Muslim di Australia dan Sentimen Pasca Teror Lindt Cafe
Muslim di Australia dan Sentimen Pasca Teror Lindt Cafe
Sydney - Tinggal di negara sekuler menjadi tantangan sendiri bagi
komunitas muslim di Australia. Terlebih lagi mereka mendapatkan cobaan
tambahan pasca terjadinya teror di Lindt Chocolate Cafe di Sydney.
Teror
penyanderaan yang terjadi pada 15-16 Desember 2014 itu dilakukan oleh
Man Haron Monis, seorang muslim warga negara Australia. Aksi Monis
berujung pada tewasnya tiga orang, termasuk si pelaku.
Aksi teror
itu memang berhasil dihentikan dalam kurun waktu kurang dari 48 jam.
Namun teror itu meninggalkan sejumlah imbas, salah satunya ke komunitas
muslim di Australia.
"Sempat muncul sentimen kepada kami yang
mengenakan jilbab. Biasanya itu terjadi ketika kami berada di tempat
atau angkutan umum," kata Sriati Nuch, seorang muslim yang sudah 50
tahun tinggal di Australia, saat ditemui sejumlah wartawan dari
Indonesia di kantor Australian Federation of Islamic Council, Sydney,
Minggu (20/12/2015).
Namun itu hanya dilakukan oleh oknum-oknum warga. Tidak semua warga bersikap serupa. Bahkan ada yang membela.

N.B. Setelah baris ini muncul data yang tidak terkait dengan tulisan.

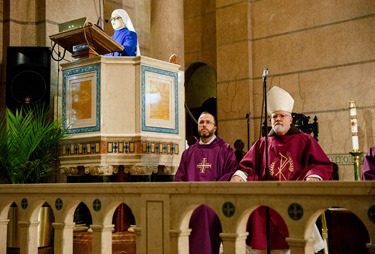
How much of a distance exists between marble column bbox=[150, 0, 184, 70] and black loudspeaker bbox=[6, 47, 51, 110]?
300 centimetres

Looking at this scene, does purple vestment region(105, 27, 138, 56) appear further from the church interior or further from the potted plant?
the potted plant

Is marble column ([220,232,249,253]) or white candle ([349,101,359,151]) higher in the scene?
white candle ([349,101,359,151])

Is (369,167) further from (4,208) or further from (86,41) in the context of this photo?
(86,41)

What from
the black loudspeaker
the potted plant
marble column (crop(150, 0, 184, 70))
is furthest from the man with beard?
marble column (crop(150, 0, 184, 70))

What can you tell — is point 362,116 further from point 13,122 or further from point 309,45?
point 13,122

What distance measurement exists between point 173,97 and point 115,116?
0.77m

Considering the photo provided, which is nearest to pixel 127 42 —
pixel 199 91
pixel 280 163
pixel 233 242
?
pixel 280 163

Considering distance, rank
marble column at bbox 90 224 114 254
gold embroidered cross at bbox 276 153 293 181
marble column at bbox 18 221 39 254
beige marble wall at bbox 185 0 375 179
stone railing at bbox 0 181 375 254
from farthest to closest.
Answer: beige marble wall at bbox 185 0 375 179 → gold embroidered cross at bbox 276 153 293 181 → marble column at bbox 18 221 39 254 → marble column at bbox 90 224 114 254 → stone railing at bbox 0 181 375 254

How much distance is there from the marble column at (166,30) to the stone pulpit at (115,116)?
3240mm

"Cukup banyak warga yang memberikan perlindungan. Membela kami. Tidak semua seperti itu, itu hanya sikap individu," ujar Sriati.
Ada
pun pemerintah Australia, kata Sriati, tetap bersikap terbuka terhadap
komunitas muslim. Tidak ada perbedaan perlakuan pasca terjadinya teror
di Lindt Cafe tersebut.
Hal senada dilontarkan oleh Amin Hady, Kepala The Foundation of Islamic
Studies and Information. Amin yang juga merupakan petinggi Australian
Federation of Islamic Council ini mengatakan pemerintah Australia
memperlakukan setiap komunitas agama secara adil.
"Australia ini
kan negara sekuler. Pemerintah bersikap netral terhadap agama satu
dengan yang lainnya tidak ada pembedaan. Semua diterima dengan baik,"
ujar Amin.
Pria yang juga kerap diundang untuk menjadi penasihat
pemerintah Australia terkait komunitas muslim ini mengatakan, pemerintah
Negeri Kangguru sebenarnya merasa rentan terhadap serangan teror. Oleh
karena itu pemerintah Australia, kata Amin memberikan anggaran yang
besar untuk kegiatan antiteror.
"Australia punya 65 juta dollar
dana antiteror. 13 juta (dollar) di antaranya dialokasikan untuk
kegiatan pencegahan teror salah satunya deradikalisasi," kata Amin.
Kegiatan
pencegahan terorisme itu, lanjut Amin dilakukan dengan mengirimkan
guru-guru agama Islam dengan kualifikasi tertentu ke sekolah-sekolah.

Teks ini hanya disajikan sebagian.